(2 of 3)
"How to live and grow old inside a head I'm contemptuous of, in a culture I despise." The voice belongs to Joe Allston, a retired talent agent who serves as protagonist of Wallace Stegner's latest novel. But the problem is one that seems to have much preoccupied Stegner himself. Author of such celebrated books as Angle of Repose and Big Rock Candy Mountain, and for years a teacher at Stanford University, Stegner is only 67 and still active. But for some time his narrators have been older people (70 and upward). They mount the crow's-nest of age to look back (and down) on current civilization. The resulting au thor's voice is full of a distinctive sardonic ruefulness that produces a style of its own.
Joe Allston, for example, describes himself as "a wisecracking fellow traveler in the lives of other people, and a tourist in his own." He is aching from rheumatoid arthritis but resents all treatment. "It irritates me to have people blowing out my gas line and testing my spark plugs and feeling all over me for loose wires." His wife Ruth worries about him, and keeps urging him to write "something, anything." So he begins "the way a kid lost in the mountains might holler at a cliff just to hear a voice."
What Allston writes is a recollection of a trip to Denmark made 20 years earlier. It is, as Stegner admits, a gothic tale complete with a brief interlude with Baroness Karen Blixen herself and a teasingly slow revelation of the sins of the Danish aristocracy. Allston, looking for his ancestral past, concludes that many things are rotten in the state of Denmark, and always have been, as they are in any place the human race inhabits.
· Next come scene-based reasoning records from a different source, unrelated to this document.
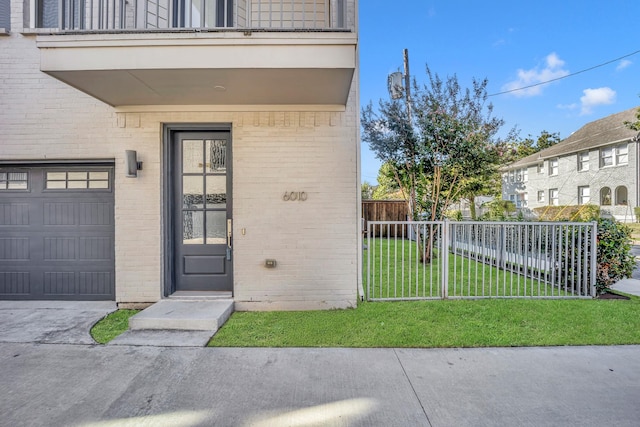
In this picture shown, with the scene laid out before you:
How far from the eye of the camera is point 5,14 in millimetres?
4633

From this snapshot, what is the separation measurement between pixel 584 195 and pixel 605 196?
1.16 meters

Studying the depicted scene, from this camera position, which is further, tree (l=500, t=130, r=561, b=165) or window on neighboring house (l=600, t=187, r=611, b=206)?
tree (l=500, t=130, r=561, b=165)

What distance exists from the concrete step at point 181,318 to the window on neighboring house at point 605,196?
23904 millimetres

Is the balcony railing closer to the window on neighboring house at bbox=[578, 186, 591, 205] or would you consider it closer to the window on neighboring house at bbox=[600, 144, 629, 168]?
the window on neighboring house at bbox=[600, 144, 629, 168]

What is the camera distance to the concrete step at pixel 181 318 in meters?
3.71

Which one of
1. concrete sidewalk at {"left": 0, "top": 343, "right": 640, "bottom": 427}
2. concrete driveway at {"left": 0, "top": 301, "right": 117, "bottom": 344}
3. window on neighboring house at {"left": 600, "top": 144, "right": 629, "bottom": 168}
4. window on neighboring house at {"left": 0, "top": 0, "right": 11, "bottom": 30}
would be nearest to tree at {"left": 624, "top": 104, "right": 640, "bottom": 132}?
window on neighboring house at {"left": 600, "top": 144, "right": 629, "bottom": 168}

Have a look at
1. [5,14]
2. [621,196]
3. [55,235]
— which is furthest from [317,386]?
[621,196]

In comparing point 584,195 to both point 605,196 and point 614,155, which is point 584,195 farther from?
point 614,155

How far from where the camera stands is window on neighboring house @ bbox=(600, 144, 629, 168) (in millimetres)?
17781

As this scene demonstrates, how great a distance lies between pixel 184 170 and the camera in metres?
4.63

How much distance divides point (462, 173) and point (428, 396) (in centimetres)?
590

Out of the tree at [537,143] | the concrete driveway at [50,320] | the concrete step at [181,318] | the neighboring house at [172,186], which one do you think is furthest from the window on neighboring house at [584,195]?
the concrete driveway at [50,320]

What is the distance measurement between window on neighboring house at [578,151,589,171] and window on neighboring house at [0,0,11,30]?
26.4 meters

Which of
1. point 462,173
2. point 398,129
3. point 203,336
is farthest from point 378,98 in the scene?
point 203,336
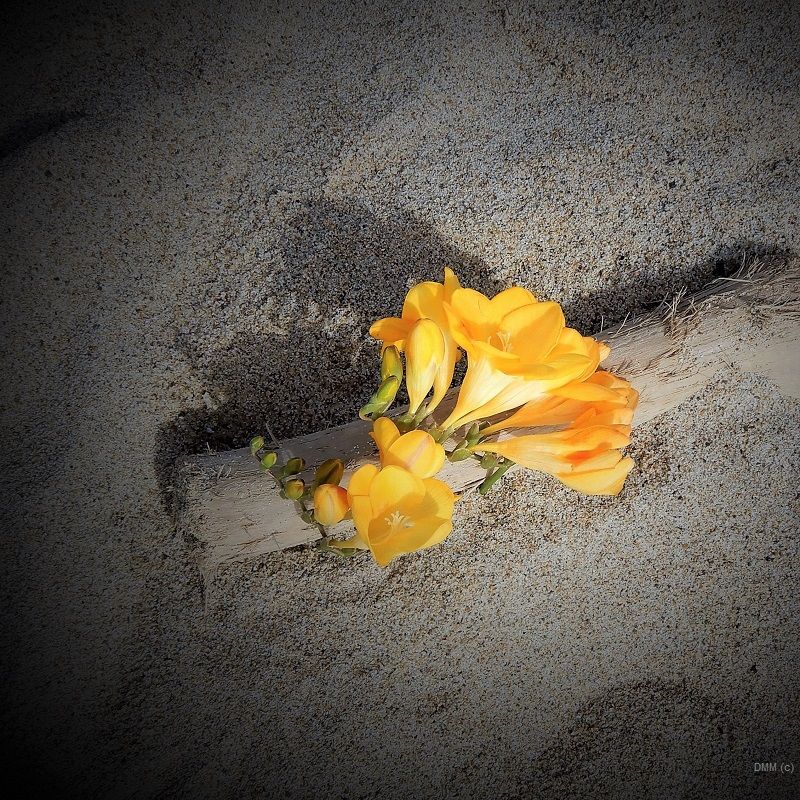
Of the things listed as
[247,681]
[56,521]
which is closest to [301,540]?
[247,681]

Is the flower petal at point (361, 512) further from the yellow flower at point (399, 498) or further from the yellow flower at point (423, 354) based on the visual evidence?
the yellow flower at point (423, 354)

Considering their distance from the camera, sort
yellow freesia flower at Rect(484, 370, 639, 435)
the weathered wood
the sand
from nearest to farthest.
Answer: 1. yellow freesia flower at Rect(484, 370, 639, 435)
2. the weathered wood
3. the sand

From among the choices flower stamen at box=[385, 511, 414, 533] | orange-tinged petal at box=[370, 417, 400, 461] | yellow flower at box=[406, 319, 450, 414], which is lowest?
flower stamen at box=[385, 511, 414, 533]

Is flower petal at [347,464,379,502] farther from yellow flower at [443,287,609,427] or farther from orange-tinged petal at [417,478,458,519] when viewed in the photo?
yellow flower at [443,287,609,427]

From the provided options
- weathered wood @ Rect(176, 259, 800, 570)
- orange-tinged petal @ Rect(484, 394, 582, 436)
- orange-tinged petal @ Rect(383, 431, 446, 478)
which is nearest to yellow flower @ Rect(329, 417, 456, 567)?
orange-tinged petal @ Rect(383, 431, 446, 478)

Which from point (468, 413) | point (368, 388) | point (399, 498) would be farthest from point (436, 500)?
point (368, 388)

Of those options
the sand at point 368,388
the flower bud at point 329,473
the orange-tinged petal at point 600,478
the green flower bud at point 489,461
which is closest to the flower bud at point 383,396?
the flower bud at point 329,473

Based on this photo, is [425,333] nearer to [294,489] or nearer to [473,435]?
[473,435]
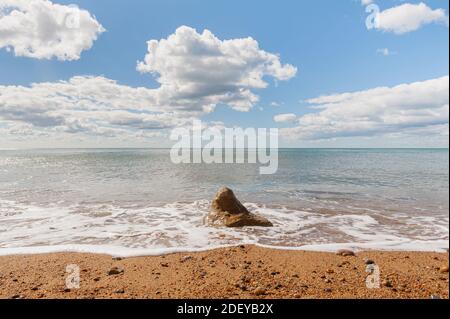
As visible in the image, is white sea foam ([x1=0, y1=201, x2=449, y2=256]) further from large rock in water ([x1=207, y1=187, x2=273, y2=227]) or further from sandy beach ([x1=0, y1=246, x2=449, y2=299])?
sandy beach ([x1=0, y1=246, x2=449, y2=299])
Bittersweet Process. For a man like Joe Allston, who lives off other men's talents and is a failed talent himself, the book becomes a study on how to survive in a world where "most things break, including hearts. The lessons of life amount not to wisdom, but to scar tissue and callus." The way of survival most celebrated here is the bittersweet process of an aging marriage. Allston muses in his closing coda: "The truest vision of life I know is that bird in the Venerable Bede that flutters from the dark into a lighted hall, and after a while flutters out again into the dark. But Ruth is right. It is somethingit can be everythingto have found a fellow bird with whom you can sit among the rafters while the drinking and boasting and reciting and righting go on below." Wallace Stegner's message seems to be that, as in the ark, mankind and other animals go more gently into that good night if they go two by two.
A FINE ROMANCE
by CYNTHIA PROPPER SETON 192 pages. Norton. $7.95.
Readers who have an eye for danger signals will approach with extreme caution any novel that borrows its title from Cole Porter and its prose style from Henry James. But what wariness can possibly suffice if, in fact, the plot proves to deal with what surely must be the last of the Last Puritans from Boston, discovering during a bus trip with his family in decadent old Europe that he is a creature of passion as well as a man of reason? On top of Mount Etna and at the age of 53, yet!